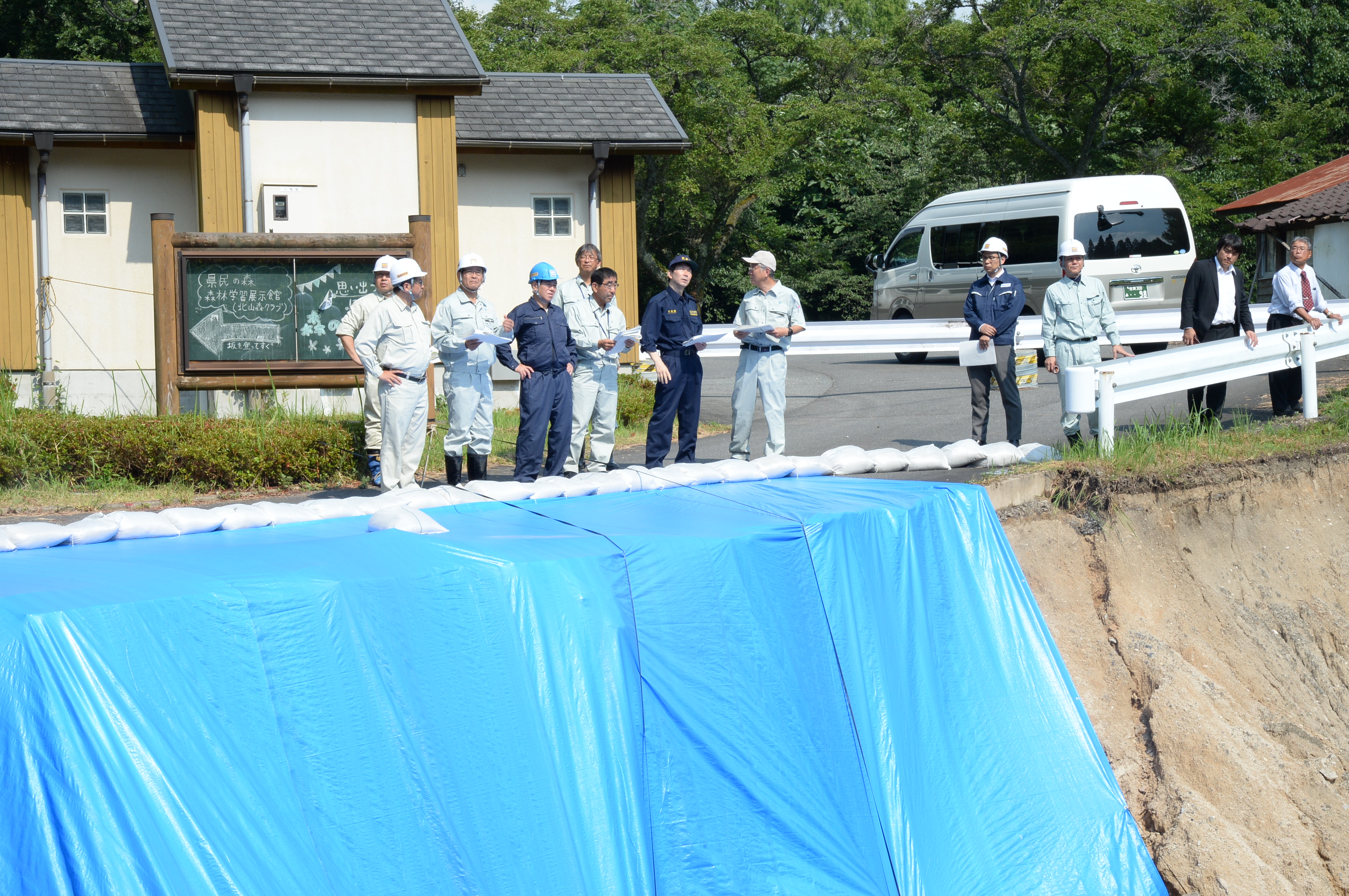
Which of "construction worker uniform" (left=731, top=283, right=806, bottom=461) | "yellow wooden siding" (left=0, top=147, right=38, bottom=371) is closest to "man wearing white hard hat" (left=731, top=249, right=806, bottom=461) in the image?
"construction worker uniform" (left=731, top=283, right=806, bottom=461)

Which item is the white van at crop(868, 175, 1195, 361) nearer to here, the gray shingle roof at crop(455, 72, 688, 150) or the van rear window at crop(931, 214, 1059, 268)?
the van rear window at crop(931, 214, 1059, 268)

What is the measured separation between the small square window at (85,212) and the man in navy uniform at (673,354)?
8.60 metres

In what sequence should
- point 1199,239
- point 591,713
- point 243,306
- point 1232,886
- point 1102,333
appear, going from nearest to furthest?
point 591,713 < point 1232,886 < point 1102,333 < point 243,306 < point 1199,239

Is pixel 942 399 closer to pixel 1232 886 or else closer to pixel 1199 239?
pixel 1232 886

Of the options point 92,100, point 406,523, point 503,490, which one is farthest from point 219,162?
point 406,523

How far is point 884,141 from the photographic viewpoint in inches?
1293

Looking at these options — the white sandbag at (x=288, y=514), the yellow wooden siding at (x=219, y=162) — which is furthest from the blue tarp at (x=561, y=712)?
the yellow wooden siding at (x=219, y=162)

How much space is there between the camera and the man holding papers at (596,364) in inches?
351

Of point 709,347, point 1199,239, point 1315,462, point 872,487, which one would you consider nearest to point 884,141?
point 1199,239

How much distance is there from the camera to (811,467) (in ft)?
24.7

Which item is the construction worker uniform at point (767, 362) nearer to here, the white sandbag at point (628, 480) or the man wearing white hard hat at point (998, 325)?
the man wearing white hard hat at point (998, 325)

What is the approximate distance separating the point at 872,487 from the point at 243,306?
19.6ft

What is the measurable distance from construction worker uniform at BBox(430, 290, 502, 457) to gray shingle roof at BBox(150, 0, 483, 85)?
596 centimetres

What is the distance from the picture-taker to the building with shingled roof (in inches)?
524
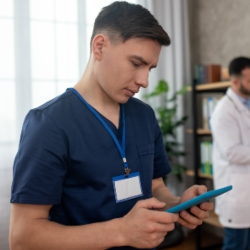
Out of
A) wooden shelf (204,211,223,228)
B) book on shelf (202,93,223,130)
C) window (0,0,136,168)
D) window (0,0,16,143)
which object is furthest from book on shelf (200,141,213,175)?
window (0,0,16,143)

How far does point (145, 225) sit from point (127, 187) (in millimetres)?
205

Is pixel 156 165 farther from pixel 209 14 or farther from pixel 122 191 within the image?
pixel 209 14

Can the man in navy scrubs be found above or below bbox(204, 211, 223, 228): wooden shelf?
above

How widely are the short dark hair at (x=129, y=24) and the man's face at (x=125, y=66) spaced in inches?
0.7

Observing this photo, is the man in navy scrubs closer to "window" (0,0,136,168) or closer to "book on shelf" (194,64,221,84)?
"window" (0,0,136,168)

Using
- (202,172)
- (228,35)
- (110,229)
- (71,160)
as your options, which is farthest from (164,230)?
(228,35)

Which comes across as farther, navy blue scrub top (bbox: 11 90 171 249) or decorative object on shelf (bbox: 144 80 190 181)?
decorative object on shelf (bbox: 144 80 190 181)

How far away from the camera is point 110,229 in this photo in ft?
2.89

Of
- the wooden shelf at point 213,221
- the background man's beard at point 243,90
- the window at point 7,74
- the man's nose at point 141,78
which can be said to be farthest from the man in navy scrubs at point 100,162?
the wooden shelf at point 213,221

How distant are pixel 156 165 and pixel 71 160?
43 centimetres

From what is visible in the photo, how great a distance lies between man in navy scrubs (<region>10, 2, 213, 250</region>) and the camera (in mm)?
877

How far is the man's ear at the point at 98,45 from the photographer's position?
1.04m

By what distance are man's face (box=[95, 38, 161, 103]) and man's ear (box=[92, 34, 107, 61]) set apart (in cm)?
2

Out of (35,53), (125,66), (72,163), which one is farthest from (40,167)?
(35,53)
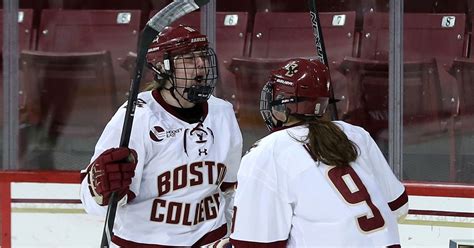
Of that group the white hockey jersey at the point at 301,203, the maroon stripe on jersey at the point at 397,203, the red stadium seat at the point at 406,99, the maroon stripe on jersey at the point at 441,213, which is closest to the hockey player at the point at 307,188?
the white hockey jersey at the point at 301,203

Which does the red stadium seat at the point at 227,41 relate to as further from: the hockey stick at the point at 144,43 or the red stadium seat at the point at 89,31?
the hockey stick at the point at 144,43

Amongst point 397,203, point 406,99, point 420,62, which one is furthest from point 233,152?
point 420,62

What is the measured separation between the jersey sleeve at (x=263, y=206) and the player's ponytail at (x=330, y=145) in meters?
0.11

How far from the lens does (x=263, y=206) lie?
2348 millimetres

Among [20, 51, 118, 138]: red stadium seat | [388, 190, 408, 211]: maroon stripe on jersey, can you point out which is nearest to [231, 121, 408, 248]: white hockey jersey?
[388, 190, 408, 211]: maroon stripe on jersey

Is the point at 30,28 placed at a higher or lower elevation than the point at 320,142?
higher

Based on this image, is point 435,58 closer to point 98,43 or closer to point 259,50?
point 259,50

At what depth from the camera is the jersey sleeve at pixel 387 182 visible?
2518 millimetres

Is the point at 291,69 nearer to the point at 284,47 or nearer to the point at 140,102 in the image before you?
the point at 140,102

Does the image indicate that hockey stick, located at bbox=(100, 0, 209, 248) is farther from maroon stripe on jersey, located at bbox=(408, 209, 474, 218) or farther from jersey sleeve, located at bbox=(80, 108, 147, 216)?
§ §
- [WHAT YOU SHOULD DO] Reproduce the entire listing above word for word, but leave out the pictures.

- [SOLVED EXERCISE]
Which of "construction worker uniform" (left=731, top=283, right=806, bottom=461) | "yellow wooden siding" (left=0, top=147, right=38, bottom=371) is closest to "man wearing white hard hat" (left=731, top=249, right=806, bottom=461) in the image?
"construction worker uniform" (left=731, top=283, right=806, bottom=461)

Which item is the white van at crop(868, 175, 1195, 361) nearer to here, the gray shingle roof at crop(455, 72, 688, 150) or the van rear window at crop(931, 214, 1059, 268)?
the van rear window at crop(931, 214, 1059, 268)

What is the measured separation between the small square window at (85,212) and the man in navy uniform at (673,354)?
8.60 metres

In what sequence should
- point 1199,239
- point 591,713
- point 243,306
- point 1232,886
- point 1102,333
appear, going from nearest to furthest?
point 591,713 < point 1232,886 < point 1102,333 < point 243,306 < point 1199,239

Is pixel 942 399 closer to pixel 1232 886 or else closer to pixel 1199 239?
pixel 1232 886

Of the options point 92,100, point 406,523, point 503,490, which one is farthest from point 219,162?
point 406,523

How far is point 884,141 from the photographic viewpoint in inches?
1293

Looking at these options — the white sandbag at (x=288, y=514), the yellow wooden siding at (x=219, y=162) — which is furthest from the blue tarp at (x=561, y=712)?
the yellow wooden siding at (x=219, y=162)

How much space is there between the camera and the man holding papers at (596,364) in inches?
351

Of point 709,347, point 1199,239, point 1315,462, point 872,487, which one would you consider nearest to point 884,141?
point 1199,239

How much distance is there from the camera to (811,467) (in ft)?
24.7

Which item is the construction worker uniform at point (767, 362) nearer to here, the white sandbag at point (628, 480) or the man wearing white hard hat at point (998, 325)?
the man wearing white hard hat at point (998, 325)

What is the approximate distance separating the point at 872,487 from the point at 243,306?
19.6ft

What is the measurable distance from construction worker uniform at BBox(430, 290, 502, 457) to gray shingle roof at BBox(150, 0, 483, 85)?
596 centimetres

What is the distance from the picture-taker to the building with shingled roof (in inches)?
524
Out of
A) wooden shelf (204,211,223,228)
B) book on shelf (202,93,223,130)
C) window (0,0,136,168)
D) window (0,0,16,143)
which object is furthest from book on shelf (200,141,213,175)?
window (0,0,16,143)

How far does point (145, 225) sit from point (127, 187) (in millimetres)?
205

Is pixel 156 165 farther from pixel 209 14 or farther from pixel 122 191 within the image?
pixel 209 14

Can the man in navy scrubs be found above or below bbox(204, 211, 223, 228): wooden shelf?
above

How widely are the short dark hair at (x=129, y=24) and the man's face at (x=125, y=66) spaced in inches?
0.7

Observing this photo, is the man in navy scrubs closer to "window" (0,0,136,168) or closer to "book on shelf" (194,64,221,84)?
"window" (0,0,136,168)

Using
- (202,172)
- (228,35)
- (110,229)
- (71,160)
as your options, which is farthest from (164,230)?
(228,35)

Which comes across as farther, navy blue scrub top (bbox: 11 90 171 249) or decorative object on shelf (bbox: 144 80 190 181)?
decorative object on shelf (bbox: 144 80 190 181)

How far away from the camera is point 110,229 in this photo in ft?
2.89

Of
- the wooden shelf at point 213,221
- the background man's beard at point 243,90
- the window at point 7,74
- the man's nose at point 141,78
which can be said to be farthest from the man in navy scrubs at point 100,162?
the wooden shelf at point 213,221

How distant are pixel 156 165 and pixel 71 160?
43 centimetres

From what is visible in the photo, how great a distance lies between man in navy scrubs (<region>10, 2, 213, 250</region>) and the camera (in mm)?
877

How far is the man's ear at the point at 98,45 from the photographer's position?
1.04m

By what distance are man's face (box=[95, 38, 161, 103]) and man's ear (box=[92, 34, 107, 61]) set apart (in cm)?
2

Out of (35,53), (125,66), (72,163), which one is farthest from (40,167)?
(35,53)
Of that group the white hockey jersey at the point at 301,203, the maroon stripe on jersey at the point at 397,203, the red stadium seat at the point at 406,99, the maroon stripe on jersey at the point at 441,213, which is closest to the hockey player at the point at 307,188?
the white hockey jersey at the point at 301,203

Which does the red stadium seat at the point at 227,41 relate to as further from: the hockey stick at the point at 144,43 or the red stadium seat at the point at 89,31?
the hockey stick at the point at 144,43

Amongst point 397,203, point 406,99, point 420,62, which one is furthest from point 233,152?
point 420,62

What is the measured separation between the jersey sleeve at (x=263, y=206) and the player's ponytail at (x=330, y=145) in meters?
0.11

How far from the lens does (x=263, y=206) lie?
2348 millimetres

Among [20, 51, 118, 138]: red stadium seat | [388, 190, 408, 211]: maroon stripe on jersey, can you point out which is nearest to [231, 121, 408, 248]: white hockey jersey?
[388, 190, 408, 211]: maroon stripe on jersey

Is the point at 30,28 placed at a higher or lower elevation than the point at 320,142?
higher

Based on this image, is point 435,58 closer to point 98,43 or closer to point 259,50?
point 259,50

At what depth from the camera is the jersey sleeve at pixel 387 182 visible?
2518 millimetres

Is the point at 291,69 nearer to the point at 284,47 or nearer to the point at 140,102 in the image before you?
the point at 140,102

Does the image indicate that hockey stick, located at bbox=(100, 0, 209, 248) is farther from maroon stripe on jersey, located at bbox=(408, 209, 474, 218) or farther from jersey sleeve, located at bbox=(80, 108, 147, 216)?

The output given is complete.